Problem to solve: Each record below should appear again exactly as written.

##########

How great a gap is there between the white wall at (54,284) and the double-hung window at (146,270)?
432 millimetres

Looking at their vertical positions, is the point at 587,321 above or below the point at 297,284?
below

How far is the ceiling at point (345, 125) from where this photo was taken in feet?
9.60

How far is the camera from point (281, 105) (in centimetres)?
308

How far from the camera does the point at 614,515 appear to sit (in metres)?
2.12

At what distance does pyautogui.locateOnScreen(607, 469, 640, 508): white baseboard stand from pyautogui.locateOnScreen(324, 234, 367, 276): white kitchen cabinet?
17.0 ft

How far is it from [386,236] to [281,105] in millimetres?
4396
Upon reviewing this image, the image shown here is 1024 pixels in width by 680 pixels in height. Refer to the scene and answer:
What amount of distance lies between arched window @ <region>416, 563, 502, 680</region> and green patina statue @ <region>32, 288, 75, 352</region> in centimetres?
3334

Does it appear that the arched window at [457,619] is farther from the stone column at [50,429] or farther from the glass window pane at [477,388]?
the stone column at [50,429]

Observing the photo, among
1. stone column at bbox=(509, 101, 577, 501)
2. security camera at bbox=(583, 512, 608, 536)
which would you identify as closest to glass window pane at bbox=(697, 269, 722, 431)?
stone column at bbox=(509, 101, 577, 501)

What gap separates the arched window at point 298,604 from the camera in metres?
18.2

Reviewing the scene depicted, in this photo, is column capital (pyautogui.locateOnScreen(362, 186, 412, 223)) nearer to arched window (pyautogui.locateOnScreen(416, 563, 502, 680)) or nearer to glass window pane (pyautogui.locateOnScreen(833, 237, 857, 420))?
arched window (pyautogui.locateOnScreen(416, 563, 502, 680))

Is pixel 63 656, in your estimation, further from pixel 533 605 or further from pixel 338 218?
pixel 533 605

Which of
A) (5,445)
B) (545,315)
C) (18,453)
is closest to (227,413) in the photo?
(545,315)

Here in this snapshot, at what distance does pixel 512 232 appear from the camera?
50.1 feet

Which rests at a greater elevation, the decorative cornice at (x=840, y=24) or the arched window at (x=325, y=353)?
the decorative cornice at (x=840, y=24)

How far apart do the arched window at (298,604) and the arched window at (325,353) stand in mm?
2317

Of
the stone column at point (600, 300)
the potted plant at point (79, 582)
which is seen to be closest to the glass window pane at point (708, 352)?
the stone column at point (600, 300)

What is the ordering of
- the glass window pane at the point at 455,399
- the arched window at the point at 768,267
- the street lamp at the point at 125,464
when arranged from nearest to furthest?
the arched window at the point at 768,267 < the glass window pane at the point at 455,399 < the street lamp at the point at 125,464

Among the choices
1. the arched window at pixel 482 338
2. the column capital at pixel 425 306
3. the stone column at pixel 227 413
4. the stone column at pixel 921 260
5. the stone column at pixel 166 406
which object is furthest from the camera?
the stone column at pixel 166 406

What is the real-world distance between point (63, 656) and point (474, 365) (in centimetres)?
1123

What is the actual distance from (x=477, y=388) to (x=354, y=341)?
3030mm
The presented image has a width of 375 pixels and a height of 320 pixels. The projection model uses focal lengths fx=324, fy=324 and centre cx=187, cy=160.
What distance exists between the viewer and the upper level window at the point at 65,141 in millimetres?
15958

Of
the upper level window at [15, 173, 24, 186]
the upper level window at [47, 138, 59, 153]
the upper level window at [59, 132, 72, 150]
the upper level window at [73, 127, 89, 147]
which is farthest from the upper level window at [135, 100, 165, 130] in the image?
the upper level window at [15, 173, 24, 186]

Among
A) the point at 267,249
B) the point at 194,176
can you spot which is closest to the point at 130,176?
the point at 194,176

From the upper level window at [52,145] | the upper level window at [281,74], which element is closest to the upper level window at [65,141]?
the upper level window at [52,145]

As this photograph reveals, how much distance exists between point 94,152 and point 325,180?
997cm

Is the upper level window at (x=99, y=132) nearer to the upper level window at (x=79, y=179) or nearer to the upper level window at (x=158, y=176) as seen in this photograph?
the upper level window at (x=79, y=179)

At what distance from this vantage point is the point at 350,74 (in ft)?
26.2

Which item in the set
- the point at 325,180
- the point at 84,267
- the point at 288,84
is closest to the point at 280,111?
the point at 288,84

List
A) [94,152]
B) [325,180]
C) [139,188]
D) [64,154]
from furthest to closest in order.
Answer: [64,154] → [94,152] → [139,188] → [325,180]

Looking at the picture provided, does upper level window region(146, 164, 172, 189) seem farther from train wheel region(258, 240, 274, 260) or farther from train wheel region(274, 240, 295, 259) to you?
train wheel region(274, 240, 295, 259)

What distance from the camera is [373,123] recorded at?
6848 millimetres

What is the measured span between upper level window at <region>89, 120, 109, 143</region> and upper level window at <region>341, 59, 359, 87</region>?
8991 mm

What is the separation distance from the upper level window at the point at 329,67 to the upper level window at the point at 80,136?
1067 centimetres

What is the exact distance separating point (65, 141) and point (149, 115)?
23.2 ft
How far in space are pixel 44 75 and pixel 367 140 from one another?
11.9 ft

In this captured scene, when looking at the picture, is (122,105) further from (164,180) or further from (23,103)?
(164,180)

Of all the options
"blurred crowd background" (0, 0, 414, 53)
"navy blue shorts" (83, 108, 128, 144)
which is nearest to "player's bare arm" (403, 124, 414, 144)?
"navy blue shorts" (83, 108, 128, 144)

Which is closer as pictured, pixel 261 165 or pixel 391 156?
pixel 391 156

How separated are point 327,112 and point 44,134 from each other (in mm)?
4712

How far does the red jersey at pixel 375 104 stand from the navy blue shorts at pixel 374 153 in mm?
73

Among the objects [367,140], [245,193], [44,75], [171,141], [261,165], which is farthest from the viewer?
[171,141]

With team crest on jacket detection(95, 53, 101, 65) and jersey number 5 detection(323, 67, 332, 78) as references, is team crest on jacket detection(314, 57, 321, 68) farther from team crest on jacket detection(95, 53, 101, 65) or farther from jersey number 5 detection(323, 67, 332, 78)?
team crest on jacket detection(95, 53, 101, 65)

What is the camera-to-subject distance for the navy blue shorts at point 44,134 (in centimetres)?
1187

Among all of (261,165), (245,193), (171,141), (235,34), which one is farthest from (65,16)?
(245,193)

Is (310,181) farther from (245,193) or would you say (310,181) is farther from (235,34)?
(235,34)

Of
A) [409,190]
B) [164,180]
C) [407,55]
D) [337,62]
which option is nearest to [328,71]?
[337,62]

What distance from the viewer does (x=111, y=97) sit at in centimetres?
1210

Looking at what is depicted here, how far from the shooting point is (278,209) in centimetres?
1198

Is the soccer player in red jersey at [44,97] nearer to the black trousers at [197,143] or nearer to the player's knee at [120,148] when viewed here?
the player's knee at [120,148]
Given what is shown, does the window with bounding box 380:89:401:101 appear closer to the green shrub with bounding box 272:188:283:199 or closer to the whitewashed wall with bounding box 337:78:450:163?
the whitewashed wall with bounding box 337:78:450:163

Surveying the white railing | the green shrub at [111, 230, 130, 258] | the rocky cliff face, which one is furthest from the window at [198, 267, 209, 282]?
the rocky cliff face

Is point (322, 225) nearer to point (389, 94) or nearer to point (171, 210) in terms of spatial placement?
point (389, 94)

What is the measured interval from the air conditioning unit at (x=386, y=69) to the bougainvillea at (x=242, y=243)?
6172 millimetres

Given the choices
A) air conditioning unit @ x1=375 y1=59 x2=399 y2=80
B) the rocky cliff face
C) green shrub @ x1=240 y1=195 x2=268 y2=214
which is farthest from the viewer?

##########

Written response:
How great a gap is there between the white wall at (54,284) and the double-hung window at (146,270)?
432 millimetres

Looking at their vertical positions, is the point at 587,321 above or below the point at 297,284?
below

How far is the ceiling at point (345, 125) from where this photo was taken in feet?
9.60

How far is the camera from point (281, 105) (in centimetres)?
308

How far from the camera does the point at 614,515 appear to sit (in metres)?
2.12

At what distance does pyautogui.locateOnScreen(607, 469, 640, 508): white baseboard stand from pyautogui.locateOnScreen(324, 234, 367, 276): white kitchen cabinet?
17.0 ft

How far is it from [386,236] to [281,105] in millimetres?
4396
Upon reviewing this image, the image shown here is 1024 pixels in width by 680 pixels in height. Refer to the scene and answer:
What amount of distance lies between arched window @ <region>416, 563, 502, 680</region> and green patina statue @ <region>32, 288, 75, 352</region> in centimetres?
3334

Does it appear that the arched window at [457,619] is farther from the stone column at [50,429] or farther from the glass window pane at [477,388]?
the stone column at [50,429]

Observing the photo, among
1. stone column at bbox=(509, 101, 577, 501)
2. security camera at bbox=(583, 512, 608, 536)
which would you identify as closest to glass window pane at bbox=(697, 269, 722, 431)?
stone column at bbox=(509, 101, 577, 501)

What gap separates the arched window at point 298,604 from the camera in metres?
18.2

Reviewing the scene depicted, in this photo, is column capital (pyautogui.locateOnScreen(362, 186, 412, 223)) nearer to arched window (pyautogui.locateOnScreen(416, 563, 502, 680)) or nearer to glass window pane (pyautogui.locateOnScreen(833, 237, 857, 420))?
arched window (pyautogui.locateOnScreen(416, 563, 502, 680))

Is pixel 63 656, in your estimation, further from pixel 533 605 or further from pixel 338 218?
pixel 533 605

Which of
A) (5,445)
B) (545,315)
C) (18,453)
is closest to (227,413) in the photo?
(545,315)

Here in this snapshot, at what distance does pixel 512 232 appear from the camera?
50.1 feet

Which rests at a greater elevation, the decorative cornice at (x=840, y=24) or the arched window at (x=325, y=353)?
the decorative cornice at (x=840, y=24)

How far apart do the arched window at (298,604) and the arched window at (325,353) stand in mm?
2317

Of
the stone column at point (600, 300)
the potted plant at point (79, 582)
which is seen to be closest to the glass window pane at point (708, 352)?
the stone column at point (600, 300)

What is the ordering of
- the glass window pane at the point at 455,399
- the arched window at the point at 768,267
- the street lamp at the point at 125,464
when arranged from nearest to furthest?
the arched window at the point at 768,267 < the glass window pane at the point at 455,399 < the street lamp at the point at 125,464

Among the choices
1. the arched window at pixel 482 338
2. the column capital at pixel 425 306
3. the stone column at pixel 227 413
4. the stone column at pixel 921 260
5. the stone column at pixel 166 406
which object is furthest from the camera?
the stone column at pixel 166 406

What is the real-world distance between point (63, 656) and point (474, 365) (in centimetres)?
1123

What is the actual distance from (x=477, y=388) to (x=354, y=341)?
3030mm
The presented image has a width of 375 pixels and a height of 320 pixels. The projection model uses focal lengths fx=324, fy=324 and centre cx=187, cy=160.
What distance exists between the viewer and the upper level window at the point at 65,141 in millimetres?
15958

Of
the upper level window at [15, 173, 24, 186]
the upper level window at [47, 138, 59, 153]
the upper level window at [59, 132, 72, 150]
the upper level window at [73, 127, 89, 147]
which is farthest from the upper level window at [135, 100, 165, 130] in the image?
the upper level window at [15, 173, 24, 186]

Among
A) the point at 267,249
B) the point at 194,176
can you spot which is closest to the point at 130,176?
the point at 194,176

From the upper level window at [52,145] | the upper level window at [281,74], which element is closest to the upper level window at [65,141]?
the upper level window at [52,145]

As this photograph reveals, how much distance exists between point 94,152 and point 325,180?
997cm

Is the upper level window at (x=99, y=132) nearer to the upper level window at (x=79, y=179) or nearer to the upper level window at (x=158, y=176) as seen in this photograph?
the upper level window at (x=79, y=179)

At what distance from this vantage point is the point at 350,74 (in ft)?
26.2

Which item in the set
- the point at 325,180
- the point at 84,267
- the point at 288,84
is closest to the point at 280,111?
the point at 288,84

List
A) [94,152]
B) [325,180]
C) [139,188]
D) [64,154]
from furthest to closest in order.
Answer: [64,154] → [94,152] → [139,188] → [325,180]

Looking at the picture provided, does upper level window region(146, 164, 172, 189) seem farther from train wheel region(258, 240, 274, 260) or farther from train wheel region(274, 240, 295, 259) to you?
train wheel region(274, 240, 295, 259)

What distance from the camera is [373,123] recorded at?
6848 millimetres

What is the measured span between upper level window at <region>89, 120, 109, 143</region> and upper level window at <region>341, 59, 359, 87</region>?
8991 mm

What is the separation distance from the upper level window at the point at 329,67 to the upper level window at the point at 80,136?
1067 centimetres

What is the exact distance separating point (65, 141) and point (149, 115)?
23.2 ft
How far in space are pixel 44 75 and pixel 367 140 from one another?
11.9 ft

In this captured scene, when looking at the picture, is (122,105) further from (164,180) or further from (23,103)?
(164,180)

Of all the options
"blurred crowd background" (0, 0, 414, 53)
"navy blue shorts" (83, 108, 128, 144)
which is nearest to "player's bare arm" (403, 124, 414, 144)?
"navy blue shorts" (83, 108, 128, 144)

Which is closer as pictured, pixel 261 165 or pixel 391 156?
pixel 391 156

How separated are point 327,112 and point 44,134 from each other (in mm)?
4712

How far does the red jersey at pixel 375 104 stand from the navy blue shorts at pixel 374 153 in mm?
73

Among the objects [367,140], [245,193], [44,75], [171,141], [261,165], which is farthest from the viewer?
[171,141]

With team crest on jacket detection(95, 53, 101, 65) and jersey number 5 detection(323, 67, 332, 78) as references, is team crest on jacket detection(314, 57, 321, 68) farther from team crest on jacket detection(95, 53, 101, 65) or farther from jersey number 5 detection(323, 67, 332, 78)?
team crest on jacket detection(95, 53, 101, 65)

What is the camera-to-subject distance for the navy blue shorts at point 44,134 (in centimetres)?
1187

Among all of (261,165), (245,193), (171,141), (235,34), which one is farthest from (65,16)?
(245,193)

Is (310,181) farther from (245,193) or would you say (310,181) is farther from (235,34)?
(235,34)

Of
A) [409,190]
B) [164,180]
C) [407,55]
D) [337,62]
which option is nearest to [328,71]?
[337,62]

What distance from the viewer does (x=111, y=97) sit at in centimetres?
1210

Looking at what is depicted here, how far from the shooting point is (278,209) in centimetres?
1198

Is the soccer player in red jersey at [44,97] nearer to the black trousers at [197,143] or nearer to the player's knee at [120,148] when viewed here?
the player's knee at [120,148]
Given what is shown, does the window with bounding box 380:89:401:101 appear closer to the green shrub with bounding box 272:188:283:199 or closer to the whitewashed wall with bounding box 337:78:450:163?
the whitewashed wall with bounding box 337:78:450:163

Surveying the white railing | the green shrub at [111, 230, 130, 258] | the rocky cliff face, which one is furthest from the window at [198, 267, 209, 282]?
the rocky cliff face

Is point (322, 225) nearer to point (389, 94) or nearer to point (171, 210) in terms of spatial placement?
point (389, 94)

What is the measured interval from the air conditioning unit at (x=386, y=69) to the bougainvillea at (x=242, y=243)?
6172 millimetres

Given the choices
A) air conditioning unit @ x1=375 y1=59 x2=399 y2=80
B) the rocky cliff face
C) green shrub @ x1=240 y1=195 x2=268 y2=214
which is farthest from the viewer?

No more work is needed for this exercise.